«Señores — dijo don Quijote —, vámonos poco a poco, pues ya en los nidos de antaño no hay pájaros hogaño. Yo fui loco y ya soy cuerdo; fui don Quijote de la Mancha y soy ahora, como he dicho, Alonso Quijano el Bueno…».

De esta suerte, según la narración de Cervantes del relato transcrito por Cide Hamete Benengeli, se expresó en su lecho de muerte don Quijote o, como él mismo se reconoce, ya vuelto en razón, Alonso Quijano; y acto seguido dispuso que el señor escribano prosiguiera atendiendo a sus disposiciones testamentarias, de las cuales la primera había sido en beneficio de Sancho, a quien tornándose a ver, además dijo:

«Perdóname, amigo, de la ocasión que te he dado de parecer loco como yo, haciéndote caer en el error en que yo he caído de que hubo y hay caballeros andantes en el mundo».

Por nada quisiera P. que tal pudiera ser, a su vez, el caso de su existencia: que pudiera servir de pretexto para pensar que hay ventaja alguna en desgastar la vida o recorrer el mundo persiguiendo quimeras; ya sea aferrándose a una representación inanimada, cualquiera pueda ser el noble material de que esté hecha, o reelaborando después los melancólicos recuerdos que se haya acumulado, o menos aún inventándose cada vez un espejismo nuevo; sino justamente lo contrario.

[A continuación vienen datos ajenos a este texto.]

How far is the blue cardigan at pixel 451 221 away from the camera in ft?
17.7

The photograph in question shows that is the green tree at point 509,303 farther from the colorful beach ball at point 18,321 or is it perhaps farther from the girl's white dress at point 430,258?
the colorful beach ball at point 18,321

En el último capítulo de Don Quijote, es el propio autor quien escribe para concluir lo que Cide Hamete habría dicho a su pluma: «...no ha sido otro mi deseo que poner en aborrecimiento de los hombres las fingidas y disparatadas historias de los libros de caballerías, que por las de mi verdadero don Quijote van ya tropezando y han de caer del todo sin duda alguna». Tras lo cual Cervantes cierra la obra con tan solo un aserto: «Vale». De manera pues que no cabe duda: don Quijote recobra la razón y toda su historia no ha sido sino la de un loco, sin otro afán que el de que en adelante no los haya.

Salvo que, cuando se dirige a Sancho para disculparse, Quijano parece trocarse de nuevo en su personaje, como por lo demás el autor, ya sea Benengeli transcribiendo para Cervantes o éste atribuyendo aún a aquel su escrito, ha vuelto antes a llamarle: Quijote… O como la sin razón del Quijote había terminado antes por persuadir al mismísimo Sancho para ejercer el gobierno de su ínsula; o como, en fin, don Quijote ha pervivido en el ideario universal.

«Yo sé quién soy», nos ha dicho antes Don Quijote, «y sé que puedo ser no sólo los que he dicho, sino todos los Doce Pares de Francia, y aún todos los nueve de la Fama…». Que Don Quijote no sea sino Quijano, el Bueno, ¿no equivale acaso a decir que debiéramos despojarnos todos de lo mejor que tenemos, esto es, de las razones que nos mueven y a lo que aspiramos? ¿Será pues en realidad posible que el Quijote deje de serlo, el idealismo que Cervantes revistió con su figura no le es acaso inmanente, tiene algún sentido pretender que no haya sido lo que fue y ha seguido siendo? Dicho de otra manera: no haber alcanzado antes lo que se quiso ¿quiere por ventura necesariamente decir que se ha vivido equivocado? O como retó Parra: ¿En qué quedamos entonces/ amigo Zerbantes/ hay o no hay caballeros andantes?

Llegado a este punto, lo mejor será decir: ahora sí, cae el TELÓN.

Ya no hay escena: el espectáculo no es sino quienes han sido sus espectadores.

No es tampoco que antes haya habido propiamente un escenario; es sólo que las verdaderas historias son las que puedan haberse suscitado en cada espectador.

Y las historias verdaderas no son disparatadas sino, todo lo más, acaso nuevas historias; las que pueden inventarse de nuevo para ser contadas, con lo que no importa cuánto de lo que se cuenta haya en verdad ocurrido, pues las historias inventadas pueden ser más ciertas que la realidad; y lo que es mejor, también la realidad tornarse en lo que se sueña.